**TASK REQUIREMENTS:** Locate the string "валга" in the records below. Copy every line where it occurs.

○ ○ ○ ○ ○ ○ ○

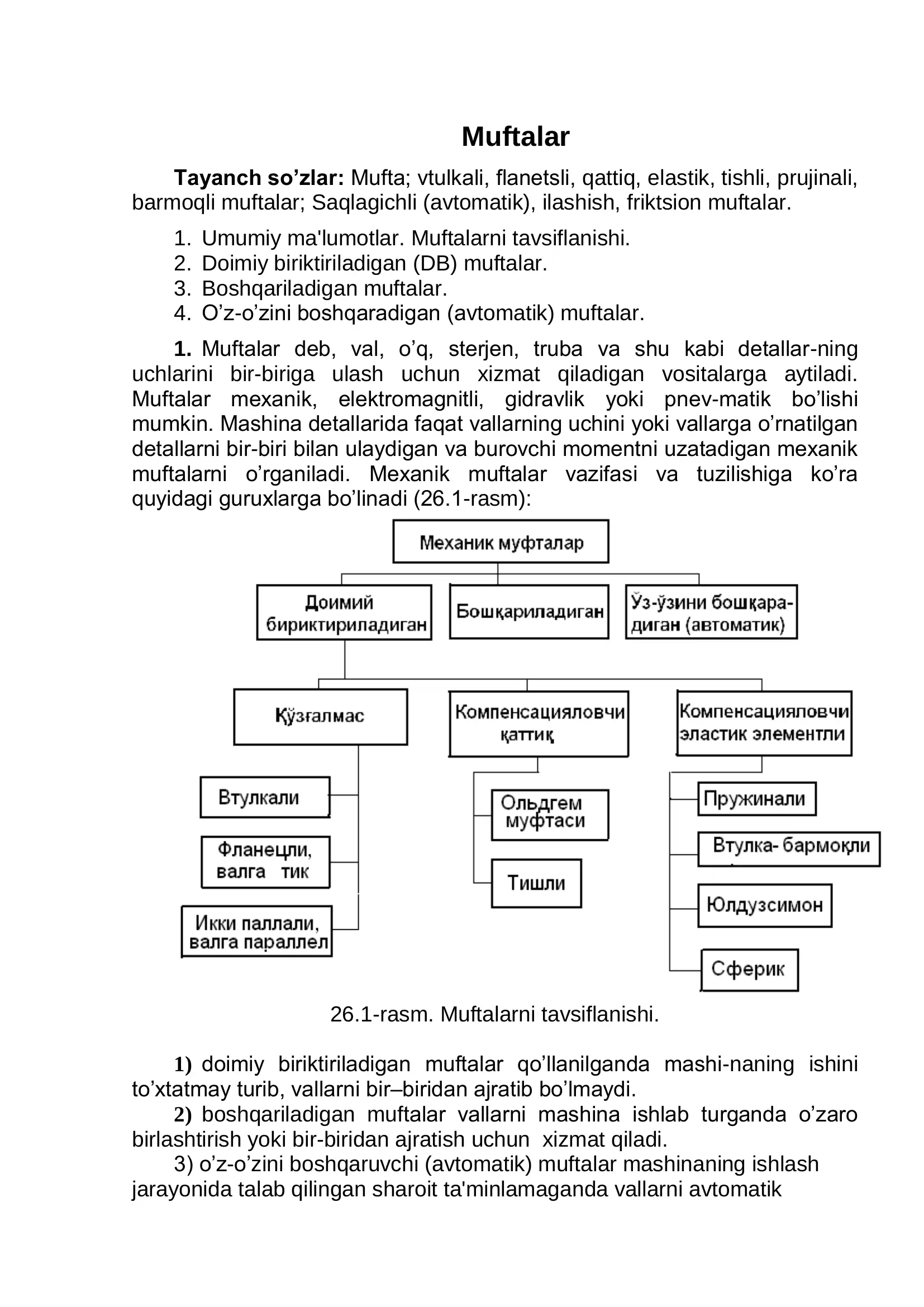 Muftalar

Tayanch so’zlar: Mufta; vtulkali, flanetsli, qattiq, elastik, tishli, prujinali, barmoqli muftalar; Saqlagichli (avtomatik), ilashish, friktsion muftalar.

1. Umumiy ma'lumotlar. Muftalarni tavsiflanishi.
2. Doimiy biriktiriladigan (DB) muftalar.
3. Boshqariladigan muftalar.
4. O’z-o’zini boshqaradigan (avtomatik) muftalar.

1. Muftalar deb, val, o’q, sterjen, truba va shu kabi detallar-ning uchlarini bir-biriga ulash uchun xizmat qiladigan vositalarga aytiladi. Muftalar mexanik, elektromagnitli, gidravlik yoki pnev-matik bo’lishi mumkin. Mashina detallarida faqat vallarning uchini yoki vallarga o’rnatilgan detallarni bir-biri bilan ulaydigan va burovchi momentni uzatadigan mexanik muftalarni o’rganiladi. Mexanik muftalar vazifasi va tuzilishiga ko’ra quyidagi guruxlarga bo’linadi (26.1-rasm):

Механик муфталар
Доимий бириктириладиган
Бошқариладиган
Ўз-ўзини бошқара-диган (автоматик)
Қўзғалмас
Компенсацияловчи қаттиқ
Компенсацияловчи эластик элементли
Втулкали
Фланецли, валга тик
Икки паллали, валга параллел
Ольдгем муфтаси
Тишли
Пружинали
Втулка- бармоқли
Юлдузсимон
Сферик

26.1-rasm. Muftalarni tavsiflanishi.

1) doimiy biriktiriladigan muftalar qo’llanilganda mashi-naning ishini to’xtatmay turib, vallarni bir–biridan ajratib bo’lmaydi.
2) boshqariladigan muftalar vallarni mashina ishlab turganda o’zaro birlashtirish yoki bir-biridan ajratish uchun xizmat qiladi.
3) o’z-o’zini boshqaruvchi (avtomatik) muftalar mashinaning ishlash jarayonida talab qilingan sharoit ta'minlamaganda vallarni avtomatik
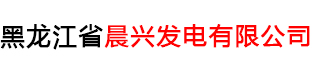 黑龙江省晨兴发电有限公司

○ ○ ○ ○ ○ ○ ○

**THE ANSWER:**
Фланецли, валга тик
Икки паллали, валга параллел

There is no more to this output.